Destination : 184 , Apocalypse Now


FATALE VISION

Les bottes du scientifique s'enfoncèrent dans une neige souple et rosée qu'il lui rappelait les desserts de son enfance. Ivan IVANOF soupira, encore une manifestation de la folie qui s'était emparée de la nature depuis l'explosion de la centrale nucléaire.



Il préleva à différents endroits des échantillons de cet étrange dépôt et les enferma dans une boite.

Il regarda le ciel, il était comme à l'accoutumée d'un gris uniforme, monotone, oppressant .

IVANOF était inquiet cela faisait plusieurs mois que les échantillons et ses rapports s'entassaient dans son laboratoire. Les chiens de garde du ministère ne venaient plus les chercher. Il ne recevait plus de colis de rations alimentaires. L'avait-on oublié ?



Voilà cinq ans qu'il avait choisi de vivre et d'exercer son métier en zone interdite avec la bénédiction des autorités. Il avait vite appris à se suffire à lui-même. Pour être un bon chercheur en botanique il convient non seulement d'être un débrouillard mais aussi, modestement, un magicien. Il avait réussi a recréer de petits jardins potagers dans son abri sous-terrain ce qui améliorait considérablement ses connaissances en biologie et ses menus quotidiens.



En arpentant minutieusement la vaste zone interdite, il avait pu cartographier des parties miraculeusement non contaminées, des sortes d'oasis sur lesquelles il pouvait faire pousser des légumes, des arbrisseaux et des fleurs de taille et de couleur tout à fait ordinaire.



Plein d'une ardeur joyeuse, Ivan IVANOF avait construit une modeste isba dans laquelle il pouvait vivre, le temps de vacances inventées, sans combinaison ni casque.

Le miracle s'éternisait, se confortait, à présent un renard rodait autour de l'isba et peu à peu l'homme l'apprivoisait en sifflant. Des lapins, alléchés par le potager, venaient en famille. Certains finissaient en civet ou en pâtés



Au-delà de sa zone interdite, Ivan IVANOF savait qu'il existait d'autres zones.

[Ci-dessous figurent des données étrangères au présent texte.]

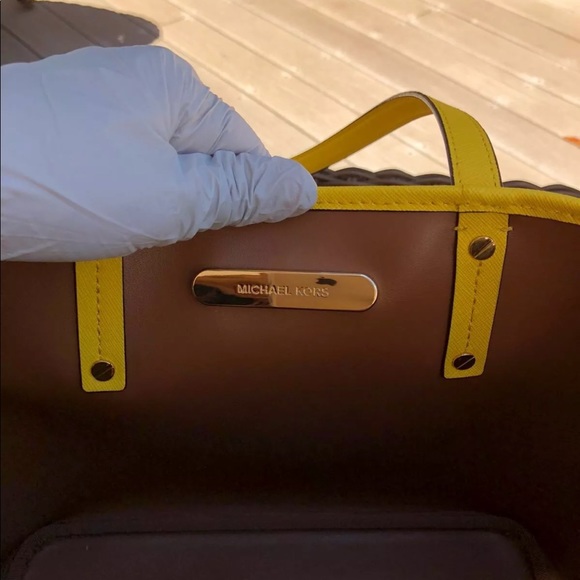 Michael kors jet set travel small drawstring tote - Picture 6 of 8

Il avait vu passer des camions militaires dans lesquels étaient entassés des femmes et des hommes. Les opposants politiques étaient nombreux. L'état devait s'en débarrasser à bon compte en les parquant dans des camps de travail ou l'irradiation était à son maximum.



La vision de cette neige rosée, qui donnait au paysage un aspect féerique, lui alourdit soudain le coeur. Il voulu se ressourcer dans son isba. Il avait la ferme croyance que rien ne pouvait atteindre son îlot paradisiaque.



Il arriva bientôt en vue de l'isba. Ses capteurs crépitèrent, s'affolèrent dans une direction bien précise. Ivan IVANOF, statufié, vit une femme, vêtue de loques, qui dormait sur le petit perron de l'isba un renard roulé en boule à ses pieds.